Task to carry out. The thread below on C++ increment operators includes a sample program and its output. In order, list every output line that the program is said to print.

Document excerpt.
◆ ◆ ◆ ◆ ◆
MyClass & MyClass::operator++ ()
{
++myValue;
return *this;
}
MyClass MyClass::operator++ (int postfixFlag)
{
MyClass myTemp(*this);
++myValue;
return myTemp;
}
Alright. Prefix makes sense. You increment whatever you need to, then return the same object, now modified, in case of assignment. But postfix is what's tripping me up. It's supposed to assign, then increment. Here we're self assigning. So with the built-in integer type, it makes sense. I assign i's value to itself, then i gets incremented. Fair enough. But let's say MyClass is a recreation of the int. It starts out at 0, gets prefix-incremented, and becomes 1. Then, the key line. myObject = myObject++. That's the same thing as myObject = myObject.operator++(int postfixFlag). It gets called. myTemp gets initialized with the value 1. It's incremented to 2. Then we return the temp. That works, if we're assigning to another object. But here I'm self-assigning, so after the increment to 2, myObject is set equal to the returned temp object initialized with the initial value, and we're back to 1! That makes sense. But it's a fundamentally different behavior.
How do I work around it? How does int do it? How is this method generally written? Do you have any comments about C++ behavior and design relating to this? Etc. I'm a little perplexed right now, since books and online examples always seem to use a variant on the method above.
Thanks for reading, and any input will be appreciated!
As others have said, with int the behaviour is undefined. But I thought I'd try to explain why for your MyClass it is not ever getting to 2.
The trick is that you are taking the following three steps in the postfix version:
Making a copy of this called myTemp (with myValue == 1).
Incrementing this->myValue (so myTemp.myValue == 1; this->myValue == 2).
Returning myTemp (with myValue == 1).
So you are modifying this, but the code that calls myObject++ is never going to see this again. It's only going to look at the value returned, which is a copy of the old myObject.
The code for operator++ is fine. The problem is how you are using it -- you shouldn't be writing the result of a pre-increment or post-increment back to the same variable (behaviour is undefined). Here is some code that might be more instructive:
int i = 0;
std::cout << "i: " << i << std::endl;
int j = ++i;
std::cout << "i: " << i << ", j: " << j << std::endl;
int k = i++;
std::cout << "i: " << i << ", k: " << k << std::endl;
MyClass myObject;
std::cout << "myObject: " << myObject.getMyValue() << std::endl;
MyClass myObject1 = ++myObject;
std::cout << "myObject: " << myObject.getMyValue()
<< ", myObject1: " << myObject1.getMyValue() << std::endl;
MyClass myObject2 = myObject++;
std::cout << "myObject: " << myObject.getMyValue()
<< ", myObject2: " << myObject2.getMyValue() << std::endl;
This prints:
i: 0
i: 1, j: 1
i: 2, k: 1
myObject: 0
myObject: 1, myObject1: 1
myObject: 2, myObject2: 1
I changed your code so that rather than assigning back to itself, it assigns to a fresh variable each time. Note that in both the int and the MyClass cases, the main variable (i/myObject) is incremented both times. However, in the pre-increment case, the fresh variable (j/myObject1) takes on the new value, while in the post-increment case, the fresh variable (k/myObject2) takes on the old value.
Edit: Just answering another part of the question, "How does int do it?" I assume this question means "what does the pre-increment and post-increment code look like in the int class, and how can I make mine the same?" The answer is, there is no "int class". int is a special built-in type in C++ and the compiler treats it specially. These types aren't defined with ordinary C++ code, they are hard-coded into the compiler.
Note: For anyone who wants to try this themselves, here is the code for MyClass that the question didn't include:
class MyClass
{
private:
int myValue;
public:
MyClass() : myValue(0) {}
int getMyValue() { return myValue; }
MyClass& operator++();
MyClass operator++(int postfixFlag);
};
◆ ◆ ◆ ◆ ◆
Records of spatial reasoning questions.
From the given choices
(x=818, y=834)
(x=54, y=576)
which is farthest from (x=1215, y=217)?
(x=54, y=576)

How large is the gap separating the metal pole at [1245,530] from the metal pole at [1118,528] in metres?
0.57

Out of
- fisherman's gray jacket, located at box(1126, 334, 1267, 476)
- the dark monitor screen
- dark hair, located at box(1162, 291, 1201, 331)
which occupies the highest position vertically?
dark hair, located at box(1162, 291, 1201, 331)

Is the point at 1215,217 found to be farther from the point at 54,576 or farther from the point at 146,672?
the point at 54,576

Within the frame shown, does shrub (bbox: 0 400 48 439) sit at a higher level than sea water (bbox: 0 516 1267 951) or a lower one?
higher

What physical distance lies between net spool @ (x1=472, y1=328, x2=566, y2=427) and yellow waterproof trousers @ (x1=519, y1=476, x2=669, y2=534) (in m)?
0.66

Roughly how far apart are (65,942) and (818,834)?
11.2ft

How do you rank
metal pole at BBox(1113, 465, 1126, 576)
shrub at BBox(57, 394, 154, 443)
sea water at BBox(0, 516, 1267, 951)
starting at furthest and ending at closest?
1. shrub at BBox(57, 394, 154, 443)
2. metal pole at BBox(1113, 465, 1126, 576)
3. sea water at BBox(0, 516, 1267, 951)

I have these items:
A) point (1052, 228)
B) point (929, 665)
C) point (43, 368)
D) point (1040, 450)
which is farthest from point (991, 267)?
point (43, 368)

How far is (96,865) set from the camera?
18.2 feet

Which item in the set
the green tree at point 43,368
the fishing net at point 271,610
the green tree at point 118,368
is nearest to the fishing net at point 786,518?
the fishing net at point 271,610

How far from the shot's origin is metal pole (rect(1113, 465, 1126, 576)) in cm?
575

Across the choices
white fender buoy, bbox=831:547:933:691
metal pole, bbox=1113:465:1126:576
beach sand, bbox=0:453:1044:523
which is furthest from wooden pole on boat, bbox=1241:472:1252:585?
◆ ◆ ◆ ◆ ◆
Response for this exercise.
i: 0
i: 1, j: 1
i: 2, k: 1
myObject: 0
myObject: 1, myObject1: 1
myObject: 2, myObject2: 1